**EXERCISE PROMPT**. Copy all the records exactly; the complete set is the expected result.

Entries taken from a collection:
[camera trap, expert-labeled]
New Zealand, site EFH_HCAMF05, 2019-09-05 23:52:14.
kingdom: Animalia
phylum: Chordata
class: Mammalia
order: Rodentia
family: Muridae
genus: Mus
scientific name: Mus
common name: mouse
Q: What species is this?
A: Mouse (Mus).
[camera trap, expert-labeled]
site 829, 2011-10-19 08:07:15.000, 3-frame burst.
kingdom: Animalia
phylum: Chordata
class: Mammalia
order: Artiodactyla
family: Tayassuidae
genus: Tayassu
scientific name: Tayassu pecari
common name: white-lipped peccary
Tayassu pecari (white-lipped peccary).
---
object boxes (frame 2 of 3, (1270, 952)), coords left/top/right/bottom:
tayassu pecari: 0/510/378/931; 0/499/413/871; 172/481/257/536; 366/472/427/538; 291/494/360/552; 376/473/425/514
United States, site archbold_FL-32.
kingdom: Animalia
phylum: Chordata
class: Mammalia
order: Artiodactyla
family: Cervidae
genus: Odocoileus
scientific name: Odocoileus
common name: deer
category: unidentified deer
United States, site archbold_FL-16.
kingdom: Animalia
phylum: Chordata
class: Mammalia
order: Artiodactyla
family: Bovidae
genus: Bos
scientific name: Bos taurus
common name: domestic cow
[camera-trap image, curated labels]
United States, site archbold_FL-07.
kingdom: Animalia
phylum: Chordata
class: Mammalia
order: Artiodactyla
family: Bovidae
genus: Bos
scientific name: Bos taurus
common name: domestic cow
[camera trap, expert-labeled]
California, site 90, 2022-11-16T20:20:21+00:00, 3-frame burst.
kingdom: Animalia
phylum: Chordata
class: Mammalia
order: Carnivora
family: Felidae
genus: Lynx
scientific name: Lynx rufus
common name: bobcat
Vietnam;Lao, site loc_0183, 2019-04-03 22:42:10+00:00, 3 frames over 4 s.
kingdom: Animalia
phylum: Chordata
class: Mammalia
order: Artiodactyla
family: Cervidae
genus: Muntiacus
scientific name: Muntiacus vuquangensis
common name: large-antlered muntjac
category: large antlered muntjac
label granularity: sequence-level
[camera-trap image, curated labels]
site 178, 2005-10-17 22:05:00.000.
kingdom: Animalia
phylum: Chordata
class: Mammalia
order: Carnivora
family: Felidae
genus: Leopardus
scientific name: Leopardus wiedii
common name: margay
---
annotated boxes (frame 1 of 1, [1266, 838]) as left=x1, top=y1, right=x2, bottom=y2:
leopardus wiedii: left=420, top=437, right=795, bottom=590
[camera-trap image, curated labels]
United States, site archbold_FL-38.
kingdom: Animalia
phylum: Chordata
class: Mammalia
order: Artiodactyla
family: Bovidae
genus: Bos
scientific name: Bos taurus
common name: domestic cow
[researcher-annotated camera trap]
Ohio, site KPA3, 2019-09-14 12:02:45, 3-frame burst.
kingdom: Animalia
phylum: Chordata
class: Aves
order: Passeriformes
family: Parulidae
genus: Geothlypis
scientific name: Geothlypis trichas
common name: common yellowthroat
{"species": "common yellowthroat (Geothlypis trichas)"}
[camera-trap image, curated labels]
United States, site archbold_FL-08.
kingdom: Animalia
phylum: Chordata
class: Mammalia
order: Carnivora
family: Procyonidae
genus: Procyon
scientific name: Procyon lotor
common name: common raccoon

**RESPONSE TO THE TASK**.
[camera trap, expert-labeled]
New Zealand, site EFH_HCAMF05, 2019-09-05 23:52:14.
kingdom: Animalia
phylum: Chordata
class: Mammalia
order: Rodentia
family: Muridae
genus: Mus
scientific name: Mus
common name: mouse
Q: What species is this?
A: Mouse (Mus).
[camera trap, expert-labeled]
site 829, 2011-10-19 08:07:15.000, 3-frame burst.
kingdom: Animalia
phylum: Chordata
class: Mammalia
order: Artiodactyla
family: Tayassuidae
genus: Tayassu
scientific name: Tayassu pecari
common name: white-lipped peccary
Tayassu pecari (white-lipped peccary).
---
object boxes (frame 2 of 3, (1270, 952)), coords left/top/right/bottom:
tayassu pecari: 0/510/378/931; 0/499/413/871; 172/481/257/536; 366/472/427/538; 291/494/360/552; 376/473/425/514
United States, site archbold_FL-32.
kingdom: Animalia
phylum: Chordata
class: Mammalia
order: Artiodactyla
family: Cervidae
genus: Odocoileus
scientific name: Odocoileus
common name: deer
category: unidentified deer
United States, site archbold_FL-16.
kingdom: Animalia
phylum: Chordata
class: Mammalia
order: Artiodactyla
family: Bovidae
genus: Bos
scientific name: Bos taurus
common name: domestic cow
[camera-trap image, curated labels]
United States, site archbold_FL-07.
kingdom: Animalia
phylum: Chordata
class: Mammalia
order: Artiodactyla
family: Bovidae
genus: Bos
scientific name: Bos taurus
common name: domestic cow
[camera trap, expert-labeled]
California, site 90, 2022-11-16T20:20:21+00:00, 3-frame burst.
kingdom: Animalia
phylum: Chordata
class: Mammalia
order: Carnivora
family: Felidae
genus: Lynx
scientific name: Lynx rufus
common name: bobcat
Vietnam;Lao, site loc_0183, 2019-04-03 22:42:10+00:00, 3 frames over 4 s.
kingdom: Animalia
phylum: Chordata
class: Mammalia
order: Artiodactyla
family: Cervidae
genus: Muntiacus
scientific name: Muntiacus vuquangensis
common name: large-antlered muntjac
category: large antlered muntjac
label granularity: sequence-level
[camera-trap image, curated labels]
site 178, 2005-10-17 22:05:00.000.
kingdom: Animalia
phylum: Chordata
class: Mammalia
order: Carnivora
family: Felidae
genus: Leopardus
scientific name: Leopardus wiedii
common name: margay
---
annotated boxes (frame 1 of 1, [1266, 838]) as left=x1, top=y1, right=x2, bottom=y2:
leopardus wiedii: left=420, top=437, right=795, bottom=590
[camera-trap image, curated labels]
United States, site archbold_FL-38.
kingdom: Animalia
phylum: Chordata
class: Mammalia
order: Artiodactyla
family: Bovidae
genus: Bos
scientific name: Bos taurus
common name: domestic cow
[researcher-annotated camera trap]
Ohio, site KPA3, 2019-09-14 12:02:45, 3-frame burst.
kingdom: Animalia
phylum: Chordata
class: Aves
order: Passeriformes
family: Parulidae
genus: Geothlypis
scientific name: Geothlypis trichas
common name: common yellowthroat
{"species": "common yellowthroat (Geothlypis trichas)"}
[camera-trap image, curated labels]
United States, site archbold_FL-08.
kingdom: Animalia
phylum: Chordata
class: Mammalia
order: Carnivora
family: Procyonidae
genus: Procyon
scientific name: Procyon lotor
common name: common raccoon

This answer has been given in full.